Creio que talvez uma estratégia eficaz para quebrar a “cortina de açúcar” (mais poderosa que a velha ‘cortina de ferro’ –que foi destruída) seja divulgar os mecanismos pelos quais o açúcar agride a saúde das pessoas. Isso seria uma tarefa multidisciplinar que exigiria um grupo grande de médicos, profissionais de saúde, terapeutas, nutricionistas, nutrólogos e até dentistas.
Como a relação de doenças decorrentes do consumo da ração açucarada que “alimenta” a humanidade contemporânea é muito grande ventilaremos aqui apenas alguns dos mecanismos relacionados às doenças sistêmicas: a) a placa bacteriana ou o biofilme bucal não responde apenas pela epidemia de cárie, ela serve de quartel general de um sem número de bactérias associadas a uma série de doenças como endocardite bacteriana, pneumonia, gastrite, etc.; b) a adição de açúcar aos alimentos aumenta o índice glicêmico tornando a dieta humana uma ração hipercalórica causadora pelo menos das epidemia de obesidade e diabetes; c) a glicação de proteínas (reação de Maillard) explica uma infinidade de doenças: glicação do cristalino (catarata senil), do colágeno (trombose), do colágeno tissular (envelhecimento), das membranas basais (microangiopatias), dos nervos (neuropatias), das células beta (diabete tipo 1), etc.; d) o consumo de açúcar acidifica o corpo fazendo prosperar as células cancerosas. Nossos médicos e demais profissionais de saúde ficam devendo à sociedade esse dossiê.

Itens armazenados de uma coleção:

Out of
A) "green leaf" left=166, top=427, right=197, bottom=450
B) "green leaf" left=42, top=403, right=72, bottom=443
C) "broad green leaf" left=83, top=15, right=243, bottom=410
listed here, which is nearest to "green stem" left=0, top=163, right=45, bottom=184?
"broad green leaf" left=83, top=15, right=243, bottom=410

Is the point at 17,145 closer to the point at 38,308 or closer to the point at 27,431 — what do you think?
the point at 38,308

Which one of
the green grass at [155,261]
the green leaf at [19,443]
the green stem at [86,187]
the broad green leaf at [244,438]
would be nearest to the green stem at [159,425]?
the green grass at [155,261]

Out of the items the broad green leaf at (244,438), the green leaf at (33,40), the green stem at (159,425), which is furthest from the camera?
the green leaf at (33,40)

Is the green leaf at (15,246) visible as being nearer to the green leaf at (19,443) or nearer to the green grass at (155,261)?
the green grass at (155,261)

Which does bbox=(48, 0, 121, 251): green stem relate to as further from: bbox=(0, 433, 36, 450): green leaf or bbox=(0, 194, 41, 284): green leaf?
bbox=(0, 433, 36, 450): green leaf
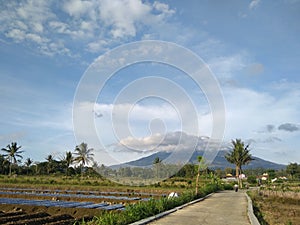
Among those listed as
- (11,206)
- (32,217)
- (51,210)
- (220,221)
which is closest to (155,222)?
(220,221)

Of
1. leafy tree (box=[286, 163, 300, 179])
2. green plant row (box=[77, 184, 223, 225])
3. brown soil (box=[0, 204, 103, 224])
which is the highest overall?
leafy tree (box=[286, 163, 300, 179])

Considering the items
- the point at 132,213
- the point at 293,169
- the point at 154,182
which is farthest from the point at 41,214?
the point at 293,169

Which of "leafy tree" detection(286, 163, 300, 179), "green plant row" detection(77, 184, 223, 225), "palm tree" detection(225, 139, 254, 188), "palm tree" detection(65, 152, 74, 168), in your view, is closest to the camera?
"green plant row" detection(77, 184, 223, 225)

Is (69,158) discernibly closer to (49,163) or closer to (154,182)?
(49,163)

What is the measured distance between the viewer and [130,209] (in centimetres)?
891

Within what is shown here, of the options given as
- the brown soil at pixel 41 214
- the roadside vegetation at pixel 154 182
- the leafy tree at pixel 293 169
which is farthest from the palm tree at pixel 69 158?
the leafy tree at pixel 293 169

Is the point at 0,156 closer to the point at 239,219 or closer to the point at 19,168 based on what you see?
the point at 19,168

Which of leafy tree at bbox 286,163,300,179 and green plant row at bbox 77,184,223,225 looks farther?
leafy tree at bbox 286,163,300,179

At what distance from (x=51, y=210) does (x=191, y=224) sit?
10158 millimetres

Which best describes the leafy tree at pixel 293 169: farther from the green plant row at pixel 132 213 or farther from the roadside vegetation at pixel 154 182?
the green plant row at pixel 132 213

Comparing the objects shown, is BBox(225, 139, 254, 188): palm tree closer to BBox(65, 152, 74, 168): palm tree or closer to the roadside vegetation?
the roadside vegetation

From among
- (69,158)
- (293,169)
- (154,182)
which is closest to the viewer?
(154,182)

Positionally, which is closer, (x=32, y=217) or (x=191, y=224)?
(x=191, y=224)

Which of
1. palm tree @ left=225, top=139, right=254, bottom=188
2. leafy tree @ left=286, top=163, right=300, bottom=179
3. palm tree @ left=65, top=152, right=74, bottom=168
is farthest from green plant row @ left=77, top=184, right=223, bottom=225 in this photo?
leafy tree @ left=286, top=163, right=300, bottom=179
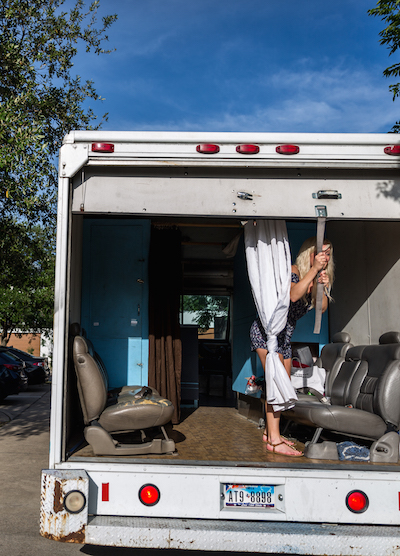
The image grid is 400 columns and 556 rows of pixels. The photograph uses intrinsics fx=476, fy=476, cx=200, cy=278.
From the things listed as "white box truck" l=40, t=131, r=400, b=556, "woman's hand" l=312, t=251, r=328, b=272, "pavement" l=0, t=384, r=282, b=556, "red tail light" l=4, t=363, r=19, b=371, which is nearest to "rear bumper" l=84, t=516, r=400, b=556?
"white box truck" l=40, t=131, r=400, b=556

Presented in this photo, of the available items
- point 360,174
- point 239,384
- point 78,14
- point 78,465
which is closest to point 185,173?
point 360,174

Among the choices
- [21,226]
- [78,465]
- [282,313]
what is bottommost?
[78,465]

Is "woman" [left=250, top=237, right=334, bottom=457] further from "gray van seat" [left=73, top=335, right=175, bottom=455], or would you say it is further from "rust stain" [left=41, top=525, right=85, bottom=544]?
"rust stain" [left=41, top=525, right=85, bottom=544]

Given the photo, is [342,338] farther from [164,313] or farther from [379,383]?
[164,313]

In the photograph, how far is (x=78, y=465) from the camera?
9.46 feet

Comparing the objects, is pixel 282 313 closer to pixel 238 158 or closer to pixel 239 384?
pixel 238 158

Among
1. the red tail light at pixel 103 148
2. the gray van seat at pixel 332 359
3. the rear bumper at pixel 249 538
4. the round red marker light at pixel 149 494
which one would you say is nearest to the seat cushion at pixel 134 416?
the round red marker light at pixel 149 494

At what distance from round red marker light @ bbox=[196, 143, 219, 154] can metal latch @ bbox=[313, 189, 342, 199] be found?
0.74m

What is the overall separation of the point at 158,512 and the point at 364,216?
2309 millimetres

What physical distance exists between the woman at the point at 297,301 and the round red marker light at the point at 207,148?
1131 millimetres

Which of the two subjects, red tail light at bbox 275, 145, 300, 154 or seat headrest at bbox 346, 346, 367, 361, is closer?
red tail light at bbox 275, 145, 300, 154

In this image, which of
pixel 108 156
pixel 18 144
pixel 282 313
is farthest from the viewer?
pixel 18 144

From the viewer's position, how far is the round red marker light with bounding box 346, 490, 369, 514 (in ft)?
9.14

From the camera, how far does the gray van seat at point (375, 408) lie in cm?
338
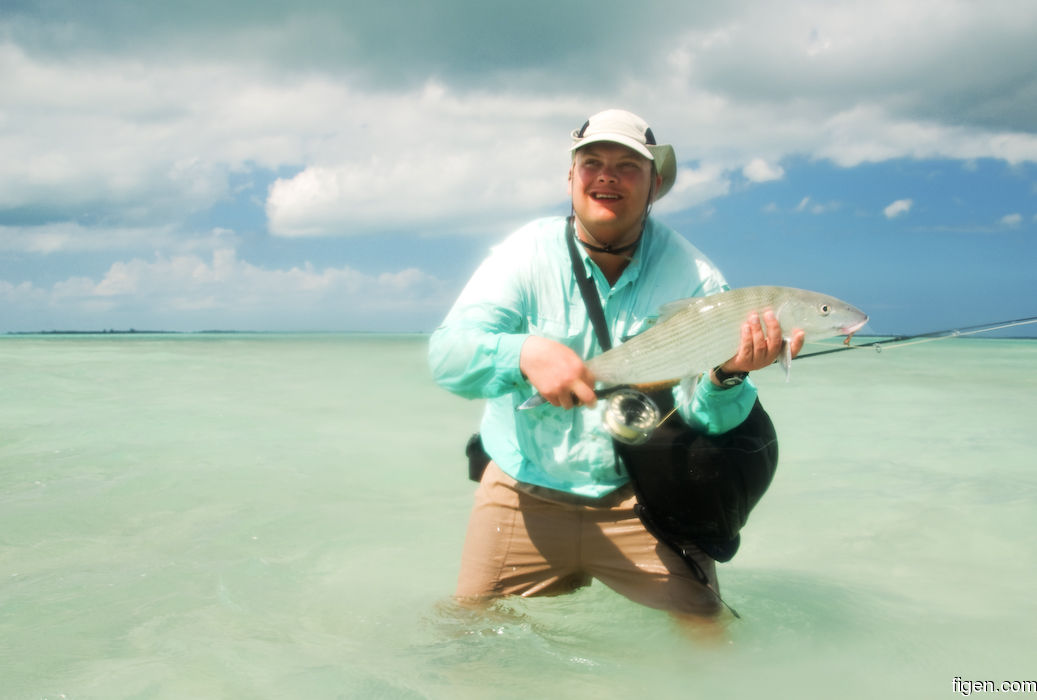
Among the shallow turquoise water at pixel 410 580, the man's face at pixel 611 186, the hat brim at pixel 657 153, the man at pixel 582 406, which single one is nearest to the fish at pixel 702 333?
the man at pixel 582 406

==

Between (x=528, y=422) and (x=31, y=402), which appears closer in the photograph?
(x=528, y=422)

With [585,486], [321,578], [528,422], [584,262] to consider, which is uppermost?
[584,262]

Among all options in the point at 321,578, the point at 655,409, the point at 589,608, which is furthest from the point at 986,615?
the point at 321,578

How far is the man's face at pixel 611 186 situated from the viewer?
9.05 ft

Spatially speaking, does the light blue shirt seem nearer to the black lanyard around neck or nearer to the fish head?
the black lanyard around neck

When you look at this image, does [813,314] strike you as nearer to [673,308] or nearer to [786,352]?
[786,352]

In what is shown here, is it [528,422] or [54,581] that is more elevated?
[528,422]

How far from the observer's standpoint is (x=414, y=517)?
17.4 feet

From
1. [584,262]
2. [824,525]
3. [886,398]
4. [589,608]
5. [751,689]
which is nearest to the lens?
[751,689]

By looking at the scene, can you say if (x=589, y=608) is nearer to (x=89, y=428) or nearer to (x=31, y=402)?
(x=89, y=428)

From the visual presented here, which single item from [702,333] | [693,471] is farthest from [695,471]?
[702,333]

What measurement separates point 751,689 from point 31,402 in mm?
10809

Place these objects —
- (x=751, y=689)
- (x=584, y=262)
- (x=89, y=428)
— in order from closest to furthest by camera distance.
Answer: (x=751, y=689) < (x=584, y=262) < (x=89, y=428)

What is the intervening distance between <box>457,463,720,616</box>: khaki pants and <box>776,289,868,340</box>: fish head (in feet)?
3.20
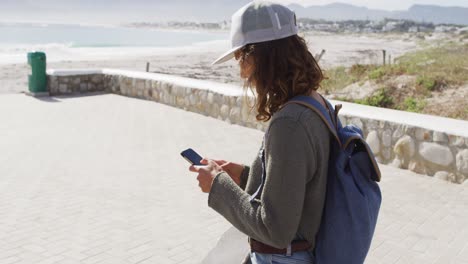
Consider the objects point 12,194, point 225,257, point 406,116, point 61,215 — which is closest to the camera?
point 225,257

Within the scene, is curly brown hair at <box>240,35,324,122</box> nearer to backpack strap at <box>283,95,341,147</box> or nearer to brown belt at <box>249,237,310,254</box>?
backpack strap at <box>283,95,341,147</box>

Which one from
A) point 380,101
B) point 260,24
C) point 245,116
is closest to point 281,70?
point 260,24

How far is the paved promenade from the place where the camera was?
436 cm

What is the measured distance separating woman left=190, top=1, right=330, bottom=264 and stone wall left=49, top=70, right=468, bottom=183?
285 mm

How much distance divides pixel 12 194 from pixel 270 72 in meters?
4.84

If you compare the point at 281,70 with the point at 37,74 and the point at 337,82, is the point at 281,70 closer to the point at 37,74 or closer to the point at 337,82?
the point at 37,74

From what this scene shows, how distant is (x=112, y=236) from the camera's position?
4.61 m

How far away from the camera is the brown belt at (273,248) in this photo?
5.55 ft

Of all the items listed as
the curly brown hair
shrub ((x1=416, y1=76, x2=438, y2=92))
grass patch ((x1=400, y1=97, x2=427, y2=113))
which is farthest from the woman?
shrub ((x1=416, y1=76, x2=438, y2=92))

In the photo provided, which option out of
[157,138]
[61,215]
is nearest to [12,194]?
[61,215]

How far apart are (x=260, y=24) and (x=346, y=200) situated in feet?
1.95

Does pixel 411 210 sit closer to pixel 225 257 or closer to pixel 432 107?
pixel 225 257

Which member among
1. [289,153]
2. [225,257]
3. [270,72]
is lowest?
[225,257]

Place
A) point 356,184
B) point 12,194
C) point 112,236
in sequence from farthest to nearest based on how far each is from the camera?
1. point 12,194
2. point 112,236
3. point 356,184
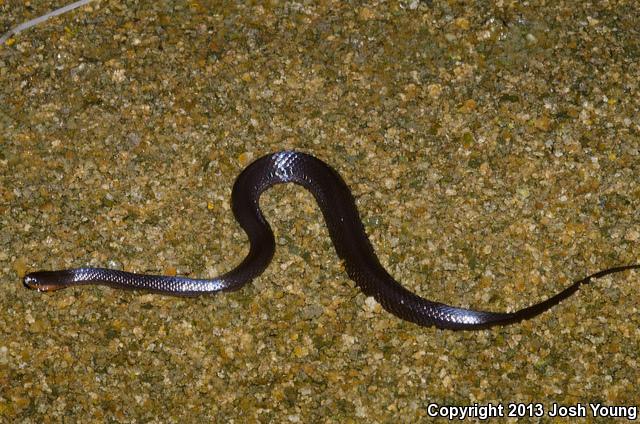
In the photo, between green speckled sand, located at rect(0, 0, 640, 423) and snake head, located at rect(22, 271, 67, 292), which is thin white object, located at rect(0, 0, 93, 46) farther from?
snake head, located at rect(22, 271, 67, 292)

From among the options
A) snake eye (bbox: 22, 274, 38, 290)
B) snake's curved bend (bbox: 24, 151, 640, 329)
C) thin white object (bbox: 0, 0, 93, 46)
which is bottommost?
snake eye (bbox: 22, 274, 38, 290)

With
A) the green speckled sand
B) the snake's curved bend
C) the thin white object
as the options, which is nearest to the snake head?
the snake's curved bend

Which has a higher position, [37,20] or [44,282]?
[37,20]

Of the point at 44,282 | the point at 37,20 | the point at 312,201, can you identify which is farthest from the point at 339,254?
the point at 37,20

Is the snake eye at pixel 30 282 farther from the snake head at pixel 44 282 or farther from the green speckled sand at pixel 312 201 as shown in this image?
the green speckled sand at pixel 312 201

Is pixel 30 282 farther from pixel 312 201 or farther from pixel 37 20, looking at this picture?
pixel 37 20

...

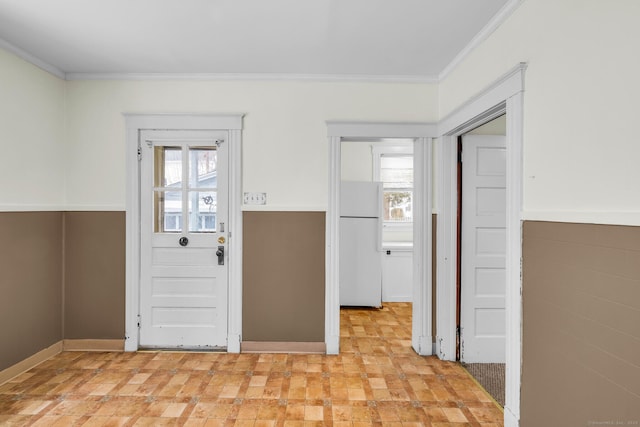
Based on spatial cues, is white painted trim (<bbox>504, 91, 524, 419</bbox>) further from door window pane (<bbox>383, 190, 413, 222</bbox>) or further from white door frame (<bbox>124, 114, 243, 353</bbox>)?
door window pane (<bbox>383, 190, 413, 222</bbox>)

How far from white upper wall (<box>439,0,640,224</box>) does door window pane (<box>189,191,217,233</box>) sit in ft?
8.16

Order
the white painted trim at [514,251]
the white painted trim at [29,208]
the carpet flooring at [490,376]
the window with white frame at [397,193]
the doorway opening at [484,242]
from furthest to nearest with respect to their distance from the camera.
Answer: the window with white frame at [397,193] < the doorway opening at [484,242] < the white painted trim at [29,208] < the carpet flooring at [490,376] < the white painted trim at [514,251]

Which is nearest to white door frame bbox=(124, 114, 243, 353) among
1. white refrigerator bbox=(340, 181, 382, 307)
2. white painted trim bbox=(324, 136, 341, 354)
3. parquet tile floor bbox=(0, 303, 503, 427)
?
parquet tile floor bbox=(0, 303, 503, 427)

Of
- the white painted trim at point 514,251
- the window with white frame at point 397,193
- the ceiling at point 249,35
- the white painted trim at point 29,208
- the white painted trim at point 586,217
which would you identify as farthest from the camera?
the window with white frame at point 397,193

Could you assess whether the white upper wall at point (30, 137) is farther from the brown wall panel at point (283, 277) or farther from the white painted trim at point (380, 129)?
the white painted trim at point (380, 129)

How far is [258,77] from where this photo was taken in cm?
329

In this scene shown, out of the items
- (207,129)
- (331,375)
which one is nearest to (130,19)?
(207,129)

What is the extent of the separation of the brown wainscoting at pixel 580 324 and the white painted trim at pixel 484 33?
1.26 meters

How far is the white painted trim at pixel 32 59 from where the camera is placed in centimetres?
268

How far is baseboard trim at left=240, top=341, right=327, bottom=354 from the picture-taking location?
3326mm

§ Instruções de trabalho
1) No texto sobre o açúcar e a saúde, a glicação do cristalino explica qual doença?
2) Prossiga o texto sobre o açúcar e a saúde a partir do ponto em que ele termina.

§ Resultados por tarefa
1) A catarata senil.

2)
Enquanto ele não é escrito temos que dar força à Organização Mundial de Saúde (OMS) que luta para que a raça humana não consuma mais que cinco por cento (5%) das calorias totais ingeridas diariamente provenientes da sacarose refinada. Infelizmente o lobby da indústria alimentícia é mais poderoso que a OMS. Para que as pessoas pudessem monitorar a quantidade de açúcar que estão ingerindo e para que não ultrapassassem os 5% preconizados pela OMS, a indústria de alimentos teria que mencionar no rótulo dos seus produtos açucarados a quantidade em gramas de sacarose. Tal medida da OMS se aprovada criaria embaraços ao sistema posto que a indústria de açúcar (e a de alimentos industrializados também) lutam para que o consumo de açúcar e de alimentos industrializados aumente a cada ano.
Enquanto o governo não atende à OMS nada impede que as pessoas usando de seu livre arbítrio dêem as costas ao açúcar. Convido o(a) amável leitor(a) a fazer isso e verifique o que acontece com o seu corpo no que diz respeito à freqüência de resfriados, cáries, gordurinhas localizadas, celulite, etc.
*Fernando Antônio Carneiro de Carvalho é historiador, formado pela Universidade Federal Fluminense, autor do livro “Açúcar, o perigo doce”.